Goal - Recast the listing below as a numbered list with one entry per line, dropping the blank lines and leaving out the pictures.

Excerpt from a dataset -
----------------

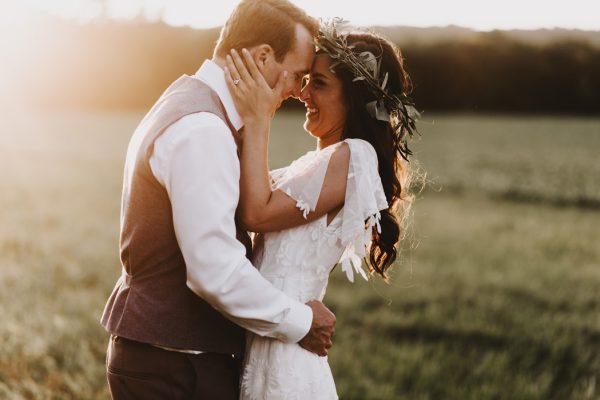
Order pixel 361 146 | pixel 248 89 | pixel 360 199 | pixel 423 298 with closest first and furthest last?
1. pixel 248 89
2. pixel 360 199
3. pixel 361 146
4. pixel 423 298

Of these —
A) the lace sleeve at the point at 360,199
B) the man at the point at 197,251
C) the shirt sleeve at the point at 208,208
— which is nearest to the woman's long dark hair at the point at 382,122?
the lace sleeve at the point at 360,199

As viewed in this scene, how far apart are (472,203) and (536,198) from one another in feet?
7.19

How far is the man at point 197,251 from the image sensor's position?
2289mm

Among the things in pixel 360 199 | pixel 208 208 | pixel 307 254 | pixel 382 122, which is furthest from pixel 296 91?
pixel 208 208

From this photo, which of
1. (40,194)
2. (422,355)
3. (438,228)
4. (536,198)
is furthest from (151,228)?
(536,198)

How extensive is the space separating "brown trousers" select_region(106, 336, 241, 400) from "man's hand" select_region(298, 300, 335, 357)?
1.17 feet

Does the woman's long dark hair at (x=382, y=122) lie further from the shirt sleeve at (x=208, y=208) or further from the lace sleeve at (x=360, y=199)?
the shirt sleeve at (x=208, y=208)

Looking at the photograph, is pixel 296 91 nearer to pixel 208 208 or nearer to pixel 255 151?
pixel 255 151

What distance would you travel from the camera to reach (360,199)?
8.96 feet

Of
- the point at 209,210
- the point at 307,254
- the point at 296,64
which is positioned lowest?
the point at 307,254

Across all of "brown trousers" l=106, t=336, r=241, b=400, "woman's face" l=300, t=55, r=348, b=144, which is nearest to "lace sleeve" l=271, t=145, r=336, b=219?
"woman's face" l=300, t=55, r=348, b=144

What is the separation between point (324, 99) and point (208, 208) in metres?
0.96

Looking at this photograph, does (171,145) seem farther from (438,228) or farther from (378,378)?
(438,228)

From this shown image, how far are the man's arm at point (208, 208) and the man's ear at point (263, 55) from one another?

----------------

Full answer -
1. Order pixel 361 146 | pixel 248 89 | pixel 360 199 | pixel 423 298 with closest first and furthest last?
2. 1. pixel 248 89
3. 2. pixel 360 199
4. 3. pixel 361 146
5. 4. pixel 423 298
6. Of these —
7. A) the lace sleeve at the point at 360,199
8. B) the man at the point at 197,251
9. C) the shirt sleeve at the point at 208,208
10. — which is nearest to the woman's long dark hair at the point at 382,122?
11. the lace sleeve at the point at 360,199
12. As viewed in this scene, how far apart are (472,203) and (536,198) from one another in feet?
13. 7.19
14. How far is the man at point 197,251 from the image sensor's position?
15. 2289mm
16. Among the things in pixel 360 199 | pixel 208 208 | pixel 307 254 | pixel 382 122, which is furthest from pixel 296 91?
17. pixel 208 208
18. From this photo, which of
19. 1. (40,194)
20. 2. (422,355)
21. 3. (438,228)
22. 4. (536,198)
23. is furthest from (151,228)?
24. (536,198)
25. How extensive is the space separating "brown trousers" select_region(106, 336, 241, 400) from "man's hand" select_region(298, 300, 335, 357)?
26. 1.17 feet
27. Does the woman's long dark hair at (x=382, y=122) lie further from the shirt sleeve at (x=208, y=208) or further from the lace sleeve at (x=360, y=199)?
28. the shirt sleeve at (x=208, y=208)
29. Looking at the photograph, is pixel 296 91 nearer to pixel 208 208 or nearer to pixel 255 151?
30. pixel 255 151
31. What distance would you travel from the camera to reach (360,199)?
32. 8.96 feet
33. Of
34. - the point at 209,210
35. - the point at 307,254
36. - the point at 296,64
37. which is positioned lowest?
38. the point at 307,254
39. Across all of "brown trousers" l=106, t=336, r=241, b=400, "woman's face" l=300, t=55, r=348, b=144, which is nearest to "lace sleeve" l=271, t=145, r=336, b=219?
40. "woman's face" l=300, t=55, r=348, b=144
41. What is the separation between point (324, 99) and point (208, 208) in metres?
42. 0.96
43. Looking at this photograph, does (171,145) seem farther from (438,228) or farther from (378,378)?
44. (438,228)
45. From this shown image, how far are the man's arm at point (208, 208) and the man's ear at point (263, 55) from one another?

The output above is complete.